Drako wiegt 38 Kilogramm – „er kann locker ein Boot mit mehreren Personen ziehen. Um die 300 bis 350 Kilogramm schwer“, erklärt der Kasseler. Knapp zwei Wochen ist er in Ahlbeck. Mit Petra Bischoff (49/Hebamme) und Sebastian Mallwitz (29/Zeitsoldat) hat er zwei Mitglieder seiner Wasserwacht Kassel dabei. „Wir funktionieren bei der Arbeit mit dem Hund nur als Team“, betont Laun, der mit Drako auf Usedom im vergangenen Sommer bereits einen Einsatz hatte. Ein Mann war zu weit rausgeschwommen – Drako und sein Herrchen holten ihn sicher wieder ans Ufer.

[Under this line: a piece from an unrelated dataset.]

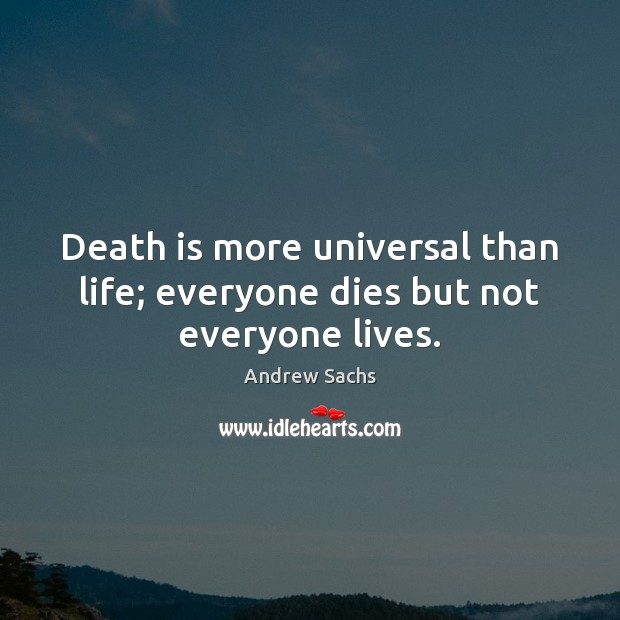 Image, Death is more universal than life; everyone dies but not everyone lives.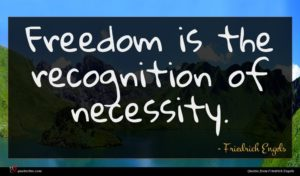 Friedrich Engels quote : Freedom is the recognition ...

Der Hund übernimmt vielfältige Aufgaben in der Seerettung, weil er viel schneller schwimmen kann als die menschlichen Retter, besonders auch bei höherem Wellengang. Im Notfall kann Drako beide schleppen: Rettungsschwimmer und Verunglückten. „Er ist wie ein schneller Schiffsdiesel, der sich im Wasser voll auspowern kann“, sagt Laun. Wenn es am Ahlbecker Strand mal etwas ruhiger zugeht, ist Training angesagt. Den ganzen Tag am Rettungsturm liegen – für das Kraftpaket auf vier Pfoten undenkbar. „Unterordnung spielt eine ganz wichtige Rolle. Regelmäßig fahren wir auch mit dem Boot raus.

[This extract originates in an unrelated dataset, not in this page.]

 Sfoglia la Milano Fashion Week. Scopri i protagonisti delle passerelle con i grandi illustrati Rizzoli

Dort muss er stabil stehen. Für das Balancegefühl trainieren wir das Laufen auf einer Leiter. Bei Vollgas darf der Hund ja auch keine Panik bekommen“, so der Kasseler. Auch nicht, wenn die Hündin Jari vorbei kommt. Die zehn Monate alte polnische Schäferhündin ist das jüngste Mitglied der Rettungscrew. Sie befindet sich derzeit in der Ausbildung und gehört Sebastian Antzcak von der DRK-Wasserwacht. Er ist Wachleiter in den Kaiserbädern. Drei Jahre dauert die Ausbildung für einen Wasserrettungshund. Beim Sprint im Wasser kann Jari mit Drako schon locker mithalten. „An der Kraft fehlt es natürlich noch. Wenn sie vier Jahre alt ist, kann ich sie zum Einsatz mitnehmen“, sagt Sebastian Antzcak, der froh ist, mit Drako einen gut ausgebildeten Rettungshund an seinem Strandabschnitt zu haben. Und damit an den Stränden auf der Insel Usedom eine Vorreiterrolle inne hat.